*WORK INSTRUCTIONS*:
I would like the entries transcribed word for word, please, with the pictures removed.

-*-

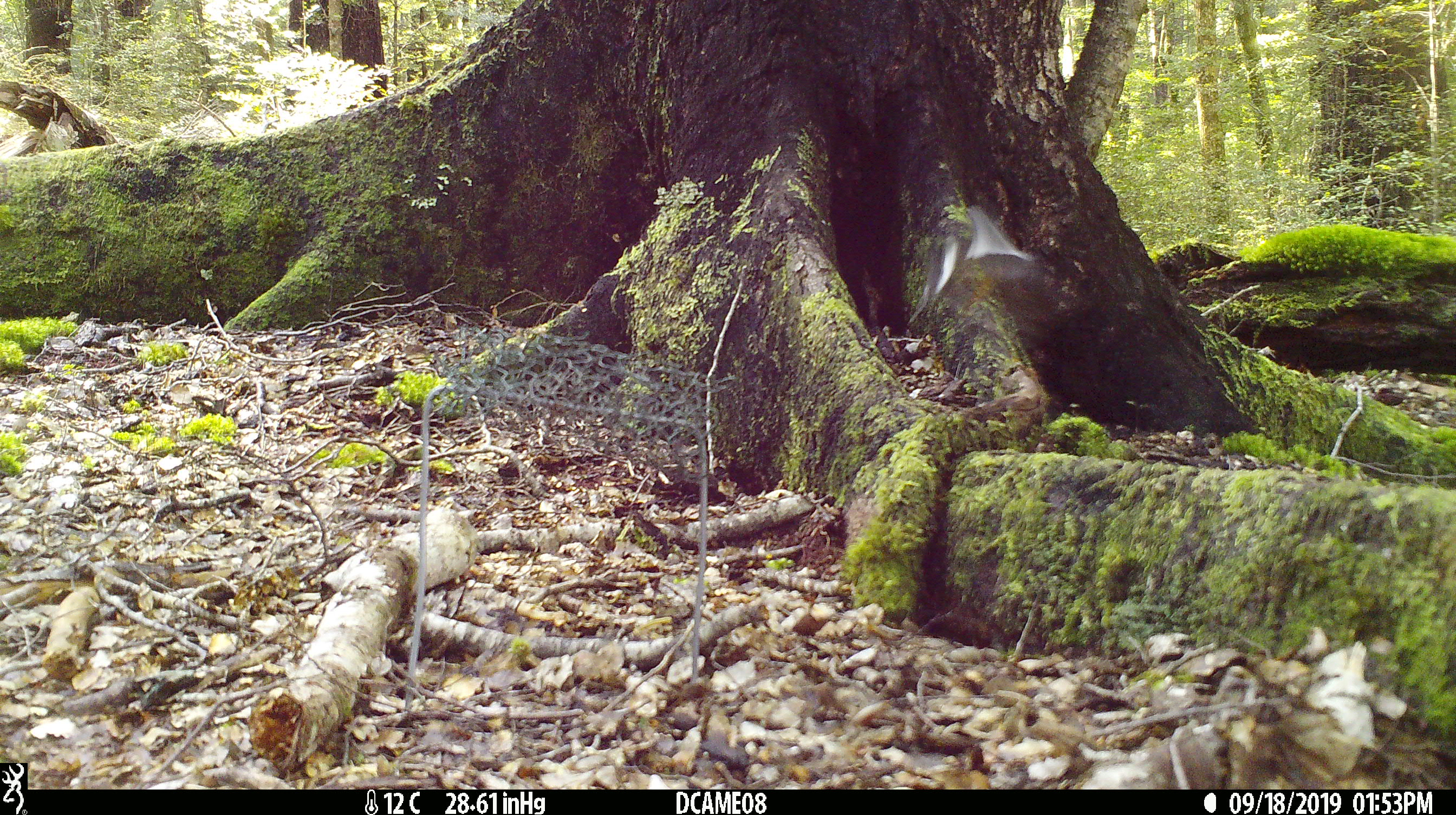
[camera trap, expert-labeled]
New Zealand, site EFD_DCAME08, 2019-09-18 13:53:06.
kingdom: Animalia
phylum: Chordata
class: Aves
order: Passeriformes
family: Petroicidae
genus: Petroica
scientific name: Petroica macrocephala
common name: tomtit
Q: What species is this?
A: Tomtit (Petroica macrocephala).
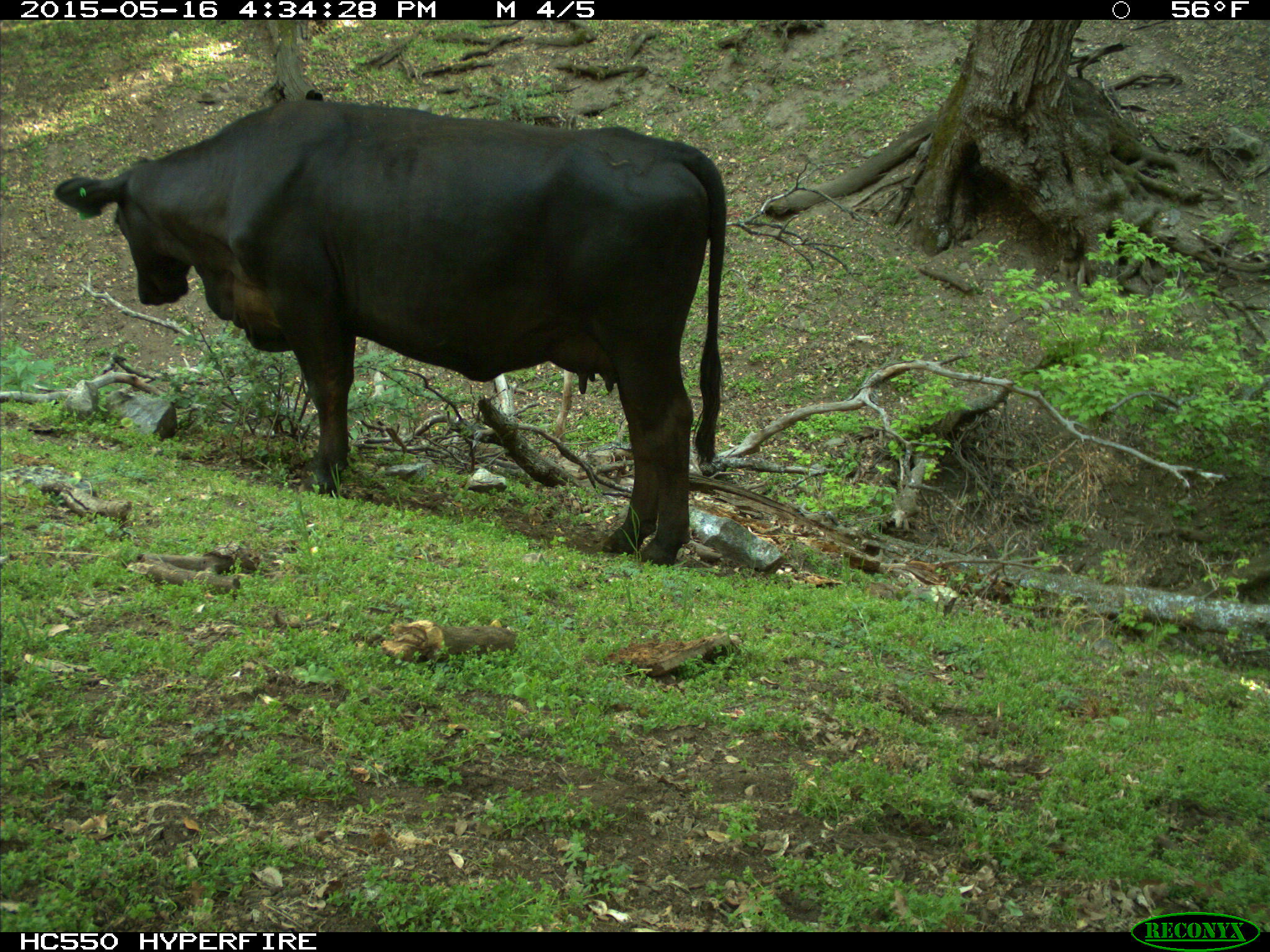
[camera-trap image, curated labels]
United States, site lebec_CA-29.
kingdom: Animalia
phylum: Chordata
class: Mammalia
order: Artiodactyla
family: Bovidae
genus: Bos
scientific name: Bos taurus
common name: domestic cow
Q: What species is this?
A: Bos taurus (domestic cow).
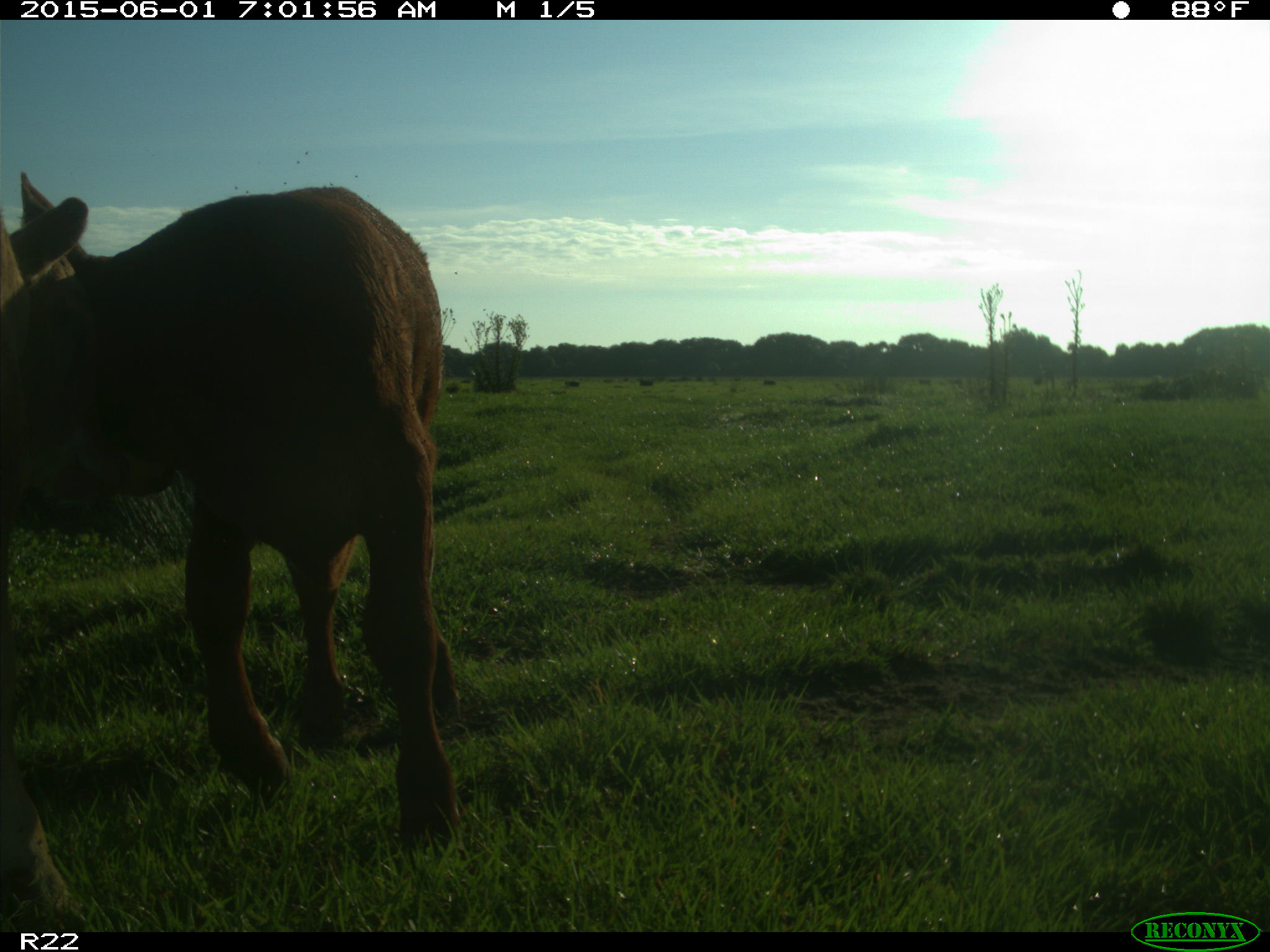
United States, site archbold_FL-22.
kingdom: Animalia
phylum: Chordata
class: Mammalia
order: Artiodactyla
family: Bovidae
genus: Bos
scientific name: Bos taurus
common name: domestic cow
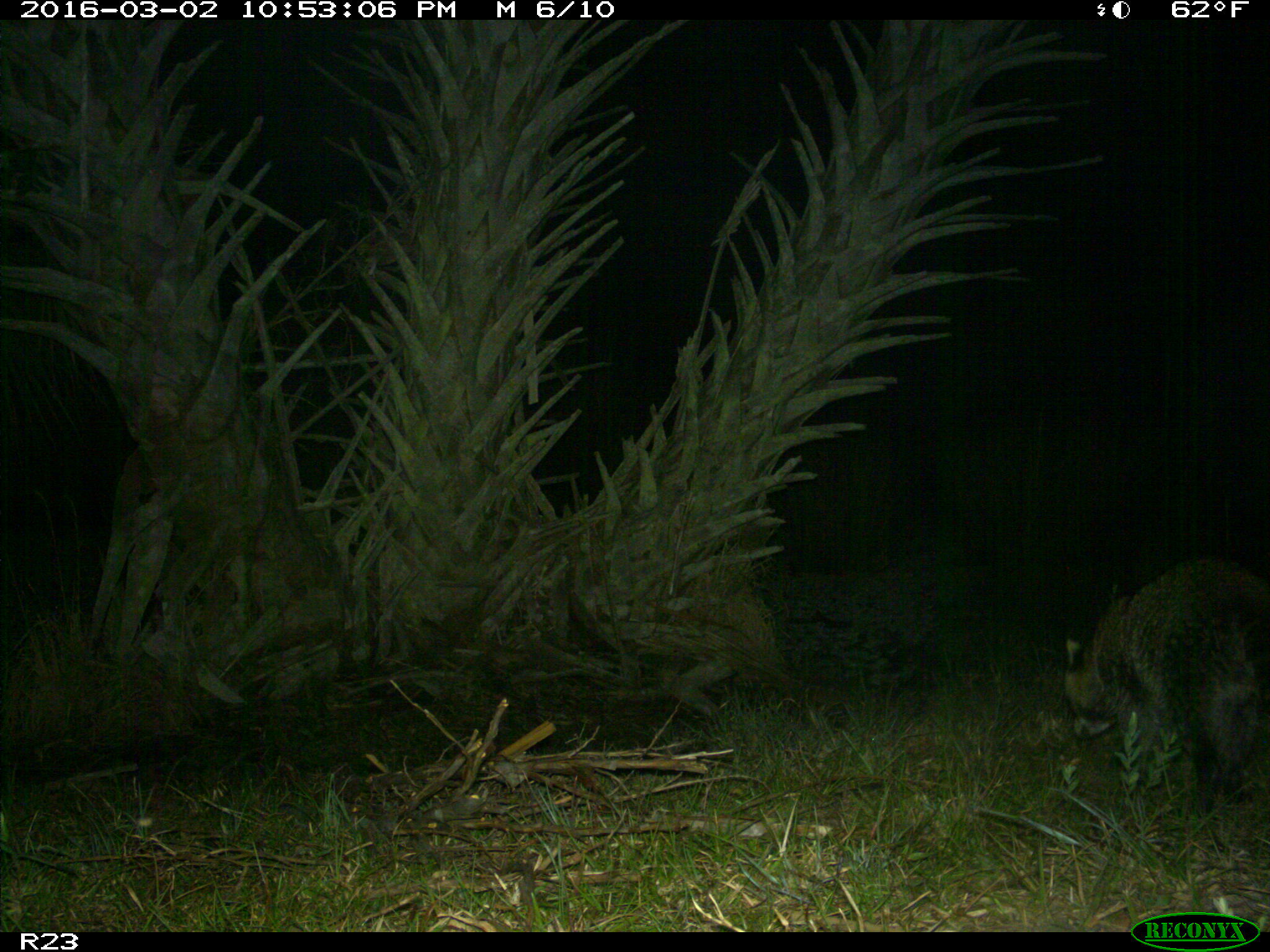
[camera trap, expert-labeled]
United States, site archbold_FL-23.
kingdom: Animalia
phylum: Chordata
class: Mammalia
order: Carnivora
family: Procyonidae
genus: Procyon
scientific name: Procyon lotor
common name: common raccoon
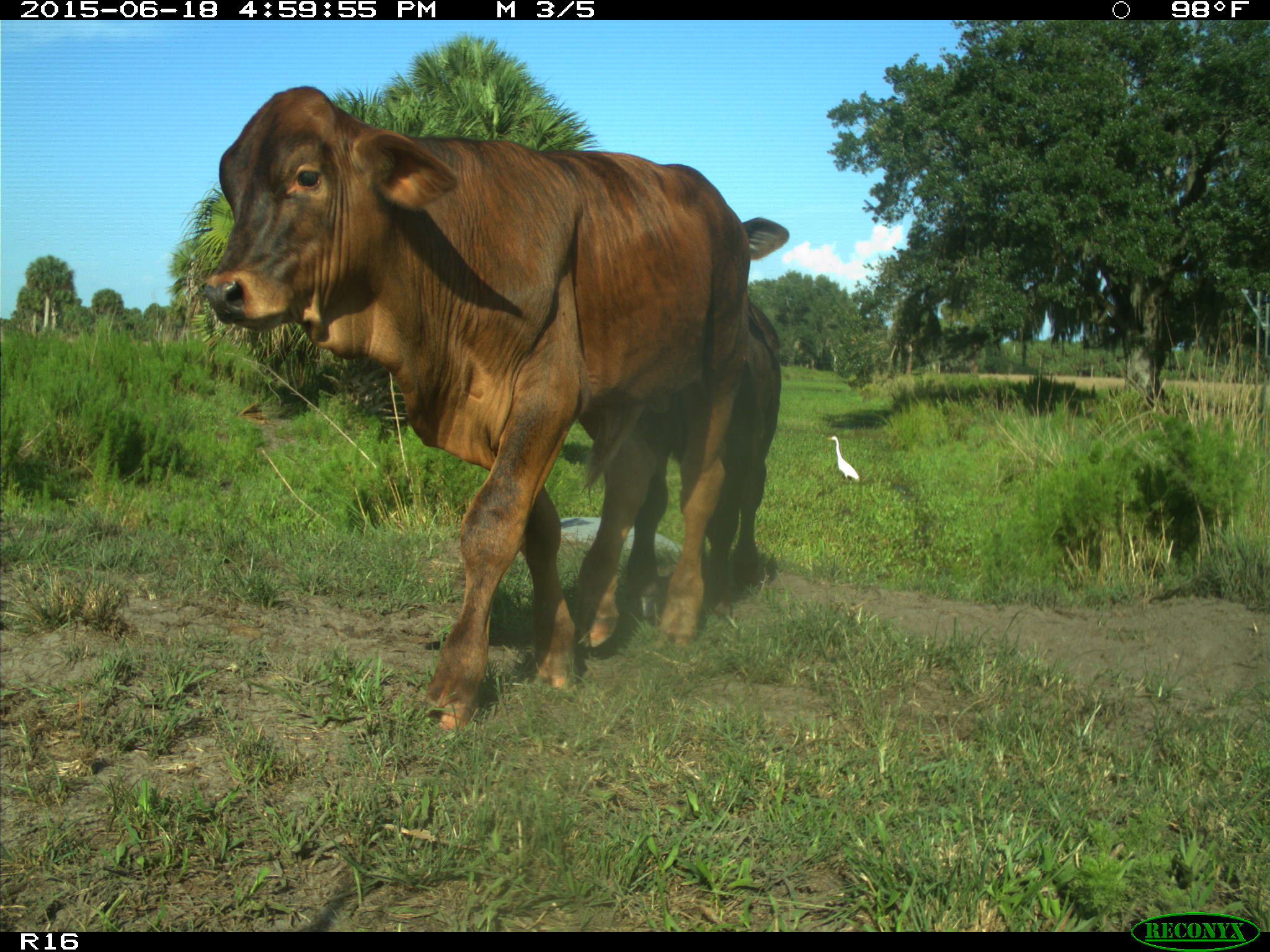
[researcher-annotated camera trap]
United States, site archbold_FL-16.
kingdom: Animalia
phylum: Chordata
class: Mammalia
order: Artiodactyla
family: Bovidae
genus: Bos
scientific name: Bos taurus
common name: domestic cow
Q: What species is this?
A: Bos taurus (domestic cow).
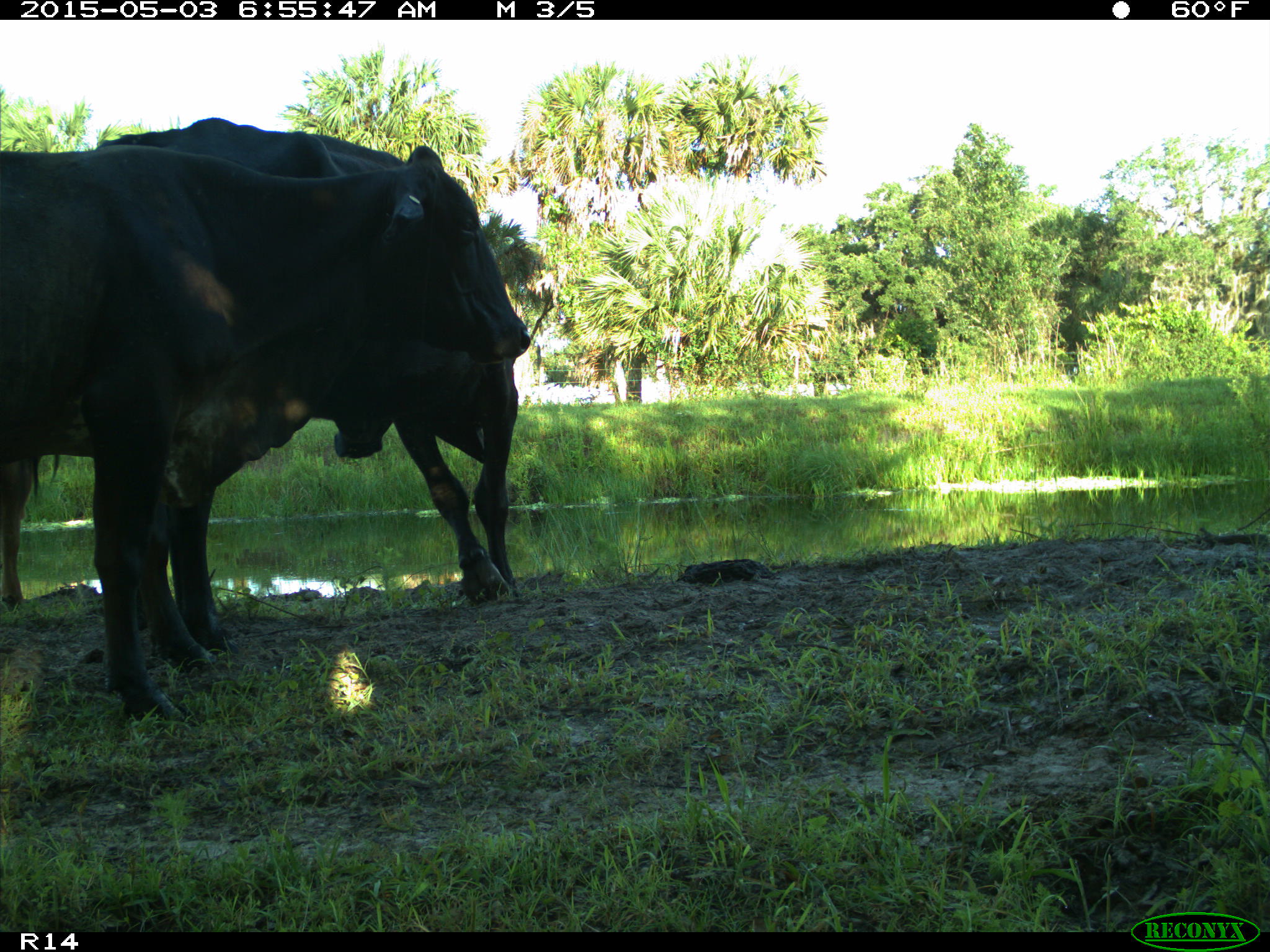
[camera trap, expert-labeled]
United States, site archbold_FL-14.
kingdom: Animalia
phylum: Chordata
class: Mammalia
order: Artiodactyla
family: Bovidae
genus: Bos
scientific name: Bos taurus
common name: domestic cow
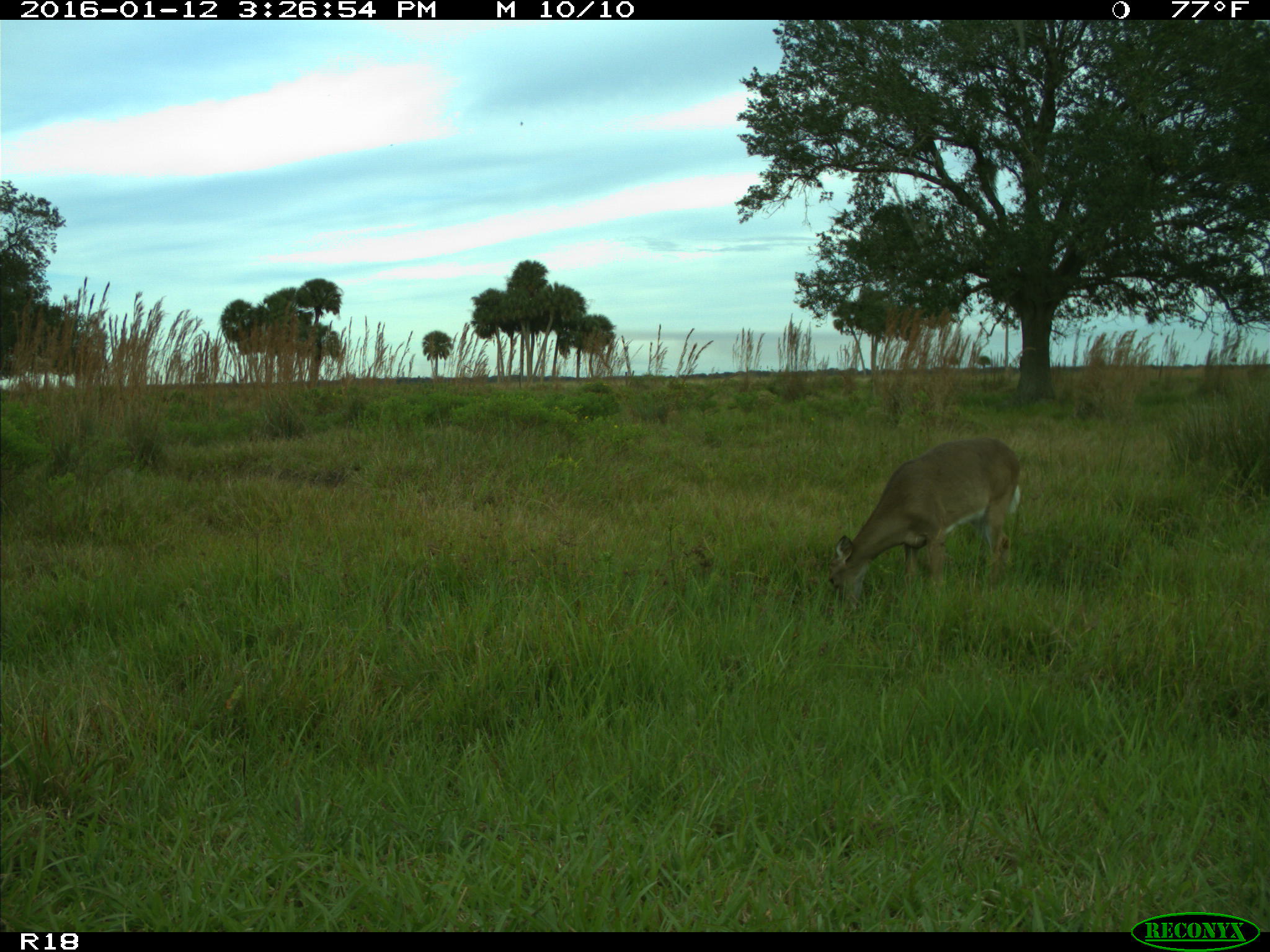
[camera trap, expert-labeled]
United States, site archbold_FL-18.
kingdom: Animalia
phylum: Chordata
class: Mammalia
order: Artiodactyla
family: Cervidae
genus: Odocoileus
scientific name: Odocoileus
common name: deer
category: unidentified deer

-*-

*RESULT OF THE EXERCISE*:
[camera trap, expert-labeled]
New Zealand, site EFD_DCAME08, 2019-09-18 13:53:06.
kingdom: Animalia
phylum: Chordata
class: Aves
order: Passeriformes
family: Petroicidae
genus: Petroica
scientific name: Petroica macrocephala
common name: tomtit
Q: What species is this?
A: Tomtit (Petroica macrocephala).
[camera-trap image, curated labels]
United States, site lebec_CA-29.
kingdom: Animalia
phylum: Chordata
class: Mammalia
order: Artiodactyla
family: Bovidae
genus: Bos
scientific name: Bos taurus
common name: domestic cow
Q: What species is this?
A: Bos taurus (domestic cow).
United States, site archbold_FL-22.
kingdom: Animalia
phylum: Chordata
class: Mammalia
order: Artiodactyla
family: Bovidae
genus: Bos
scientific name: Bos taurus
common name: domestic cow
[camera trap, expert-labeled]
United States, site archbold_FL-23.
kingdom: Animalia
phylum: Chordata
class: Mammalia
order: Carnivora
family: Procyonidae
genus: Procyon
scientific name: Procyon lotor
common name: common raccoon
[researcher-annotated camera trap]
United States, site archbold_FL-16.
kingdom: Animalia
phylum: Chordata
class: Mammalia
order: Artiodactyla
family: Bovidae
genus: Bos
scientific name: Bos taurus
common name: domestic cow
Q: What species is this?
A: Bos taurus (domestic cow).
[camera trap, expert-labeled]
United States, site archbold_FL-14.
kingdom: Animalia
phylum: Chordata
class: Mammalia
order: Artiodactyla
family: Bovidae
genus: Bos
scientific name: Bos taurus
common name: domestic cow
[camera trap, expert-labeled]
United States, site archbold_FL-18.
kingdom: Animalia
phylum: Chordata
class: Mammalia
order: Artiodactyla
family: Cervidae
genus: Odocoileus
scientific name: Odocoileus
common name: deer
category: unidentified deer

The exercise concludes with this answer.